Problem description => Could you copy exactly the lines from the one containing "Bunga Orkid Ungu Flickr Photo Sharing" through the last line of the records below, leaving out any pictures?

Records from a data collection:
§
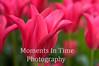 Pink trumpet tulip field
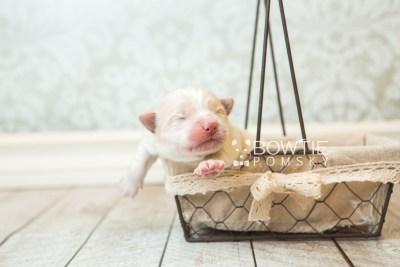 puppy70 week1 BowTiePomsky.com Bowtie Pomsky Puppy For Sale Husky Pomeranian Mini Dog Spokane WA Breeder Blue Eyes Pomskies web3
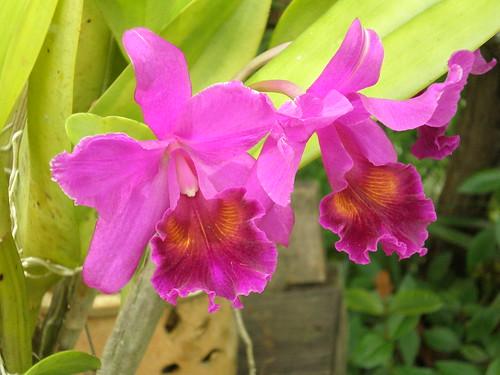 Bunga Orkid Ungu Flickr Photo Sharing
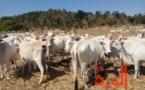 Le Tchad paye ses dettes avec des bœufs, face au manque de liquidités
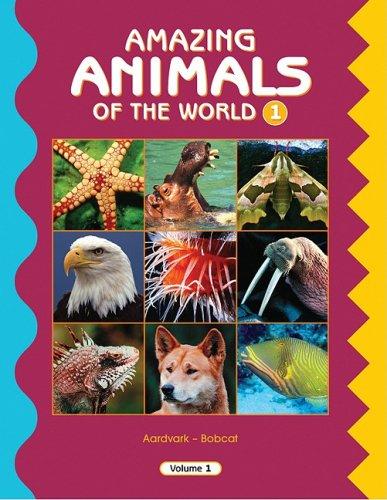 9780717262250: Amazing Animals of the World Set 1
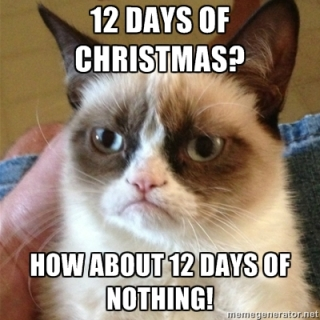 I totally agree Grumpy Cat.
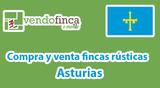 COMPRA Y VENTA FINCAS RÚSTICAS ASTURIAS - foto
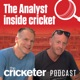 The Analyst Inside Cricket
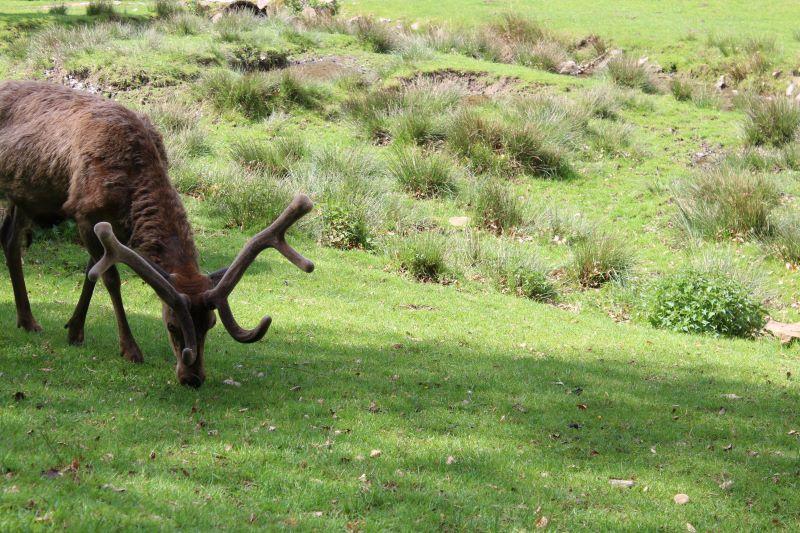 ein Hirsch- Un ciervo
§
Solution for this problem =>
 Bunga Orkid Ungu Flickr Photo Sharing
 Le Tchad paye ses dettes avec des bœufs, face au manque de liquidités
 9780717262250: Amazing Animals of the World Set 1
 I totally agree Grumpy Cat.
 COMPRA Y VENTA FINCAS RÚSTICAS ASTURIAS - foto
 The Analyst Inside Cricket
 ein Hirsch- Un ciervo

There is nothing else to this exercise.